The new STM32Cube.AI extension pack for ST’s STM32CubeMX software tool generates optimized code to run neural networks on the STM32 MCUs

By Gina Roos, editor-in-chief

STMicroelectronics
expands the STM32CubeMX ecosystem
for the STM32 microcontrollers with the addition of advanced artificial intelligence
(AI) features. With the new STM32Cube.AI extension pack, product developers can now convert
pre-trained neural networks into C-code that calls functions in optimized libraries that can run on STM32 MCUs, said ST. The toolbox
includes the STM32Cube.AI mapping tool along with software examples running on
ST’s SensorTile reference board.

 

The
new STM32 neural-network developer toolbox brings AI to microcontroller-powered
edge, nodes, and embedded devices for a variety of applications including IoT,
smart building, industrial, and medical.
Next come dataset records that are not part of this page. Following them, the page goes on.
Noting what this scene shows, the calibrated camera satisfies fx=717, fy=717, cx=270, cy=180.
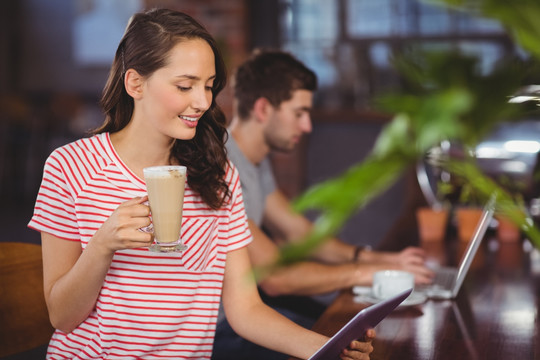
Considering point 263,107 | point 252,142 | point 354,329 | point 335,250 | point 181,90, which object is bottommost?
point 335,250

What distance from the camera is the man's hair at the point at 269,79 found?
2.36 meters

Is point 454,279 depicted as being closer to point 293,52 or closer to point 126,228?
point 126,228

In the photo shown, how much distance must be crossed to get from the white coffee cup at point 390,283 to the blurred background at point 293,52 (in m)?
0.84

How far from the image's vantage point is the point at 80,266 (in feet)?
4.07

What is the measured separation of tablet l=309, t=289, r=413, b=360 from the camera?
106 cm

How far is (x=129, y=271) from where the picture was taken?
1419 mm

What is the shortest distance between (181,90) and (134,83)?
0.12 metres

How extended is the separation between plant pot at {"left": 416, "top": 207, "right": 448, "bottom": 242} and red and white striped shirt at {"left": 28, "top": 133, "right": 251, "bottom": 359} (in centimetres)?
109

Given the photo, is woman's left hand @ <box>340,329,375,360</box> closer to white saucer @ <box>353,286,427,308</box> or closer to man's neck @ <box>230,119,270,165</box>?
white saucer @ <box>353,286,427,308</box>

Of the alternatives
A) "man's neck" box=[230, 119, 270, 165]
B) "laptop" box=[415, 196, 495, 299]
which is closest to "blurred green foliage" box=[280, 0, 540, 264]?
"laptop" box=[415, 196, 495, 299]

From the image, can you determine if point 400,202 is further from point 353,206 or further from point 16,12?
point 16,12

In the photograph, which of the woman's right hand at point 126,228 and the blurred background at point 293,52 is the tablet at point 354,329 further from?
the blurred background at point 293,52

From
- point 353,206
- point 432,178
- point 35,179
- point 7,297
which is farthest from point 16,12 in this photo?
point 353,206

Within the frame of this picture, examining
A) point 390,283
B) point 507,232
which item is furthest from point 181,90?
point 507,232
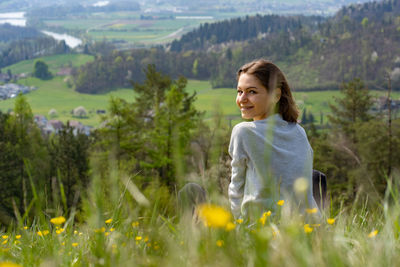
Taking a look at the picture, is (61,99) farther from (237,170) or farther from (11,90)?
(237,170)

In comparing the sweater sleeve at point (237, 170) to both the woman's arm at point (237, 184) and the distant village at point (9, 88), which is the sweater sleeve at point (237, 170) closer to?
the woman's arm at point (237, 184)

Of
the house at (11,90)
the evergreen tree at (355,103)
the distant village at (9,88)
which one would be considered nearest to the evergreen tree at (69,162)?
the evergreen tree at (355,103)

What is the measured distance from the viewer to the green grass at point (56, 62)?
152 m

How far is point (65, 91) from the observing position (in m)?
134

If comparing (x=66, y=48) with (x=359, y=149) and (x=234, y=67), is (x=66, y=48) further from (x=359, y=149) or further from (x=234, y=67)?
(x=234, y=67)

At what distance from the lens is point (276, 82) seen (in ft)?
9.27

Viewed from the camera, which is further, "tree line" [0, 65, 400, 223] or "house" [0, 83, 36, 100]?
"house" [0, 83, 36, 100]

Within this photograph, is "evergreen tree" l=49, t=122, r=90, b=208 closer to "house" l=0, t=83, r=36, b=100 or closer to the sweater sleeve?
the sweater sleeve

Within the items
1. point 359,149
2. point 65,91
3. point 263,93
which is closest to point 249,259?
point 263,93

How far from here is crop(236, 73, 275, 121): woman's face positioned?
288 centimetres

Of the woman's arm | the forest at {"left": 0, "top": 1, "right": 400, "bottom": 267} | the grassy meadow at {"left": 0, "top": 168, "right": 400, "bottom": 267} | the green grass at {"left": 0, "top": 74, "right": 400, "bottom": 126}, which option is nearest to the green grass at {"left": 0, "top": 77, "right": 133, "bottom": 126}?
the green grass at {"left": 0, "top": 74, "right": 400, "bottom": 126}

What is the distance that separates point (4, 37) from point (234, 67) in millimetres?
217170

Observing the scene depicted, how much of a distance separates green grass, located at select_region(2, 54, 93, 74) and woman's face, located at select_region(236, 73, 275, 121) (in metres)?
154

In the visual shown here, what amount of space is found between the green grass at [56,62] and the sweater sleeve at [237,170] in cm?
15422
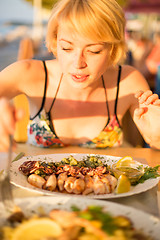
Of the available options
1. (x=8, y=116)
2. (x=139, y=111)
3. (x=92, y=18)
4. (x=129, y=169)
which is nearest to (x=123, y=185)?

The STM32Cube.AI delivers a new FP-AI-SENSING1 software function pack that provides examples of code for
human activity recognition and audio scene classification based on neural
networks.

These
code examples can be used with the ST SensorTile reference board to capture and label the sensor data
before the training process, enabling the board to run inferences of the
optimized neural network, and the ST BLE Sensor mobile app, which acts as the remote control and display.

The
STM32Cube.AI extension pack (part number: X-Cube-AI) can
be downloaded via ST’s STM32CubeMX MCU configuration and software
code-generation ecosystem. The tool currently supports Caffe, Keras (with
TensorFlow backend), Lasagne, ConvnetJS frameworks, and several IDEs, including
from Keil, IAR, and System Workbench.

Engineering services are
available for developers through qualified partners as part of the ST Partner Program and
the dedicated AI & Machine Learning (ML) STM32 online community. ST will demonstrate
applications developed using the STM32Cube.AI extension pack running on STM32
microcontrollers in a private suite at CES 2019.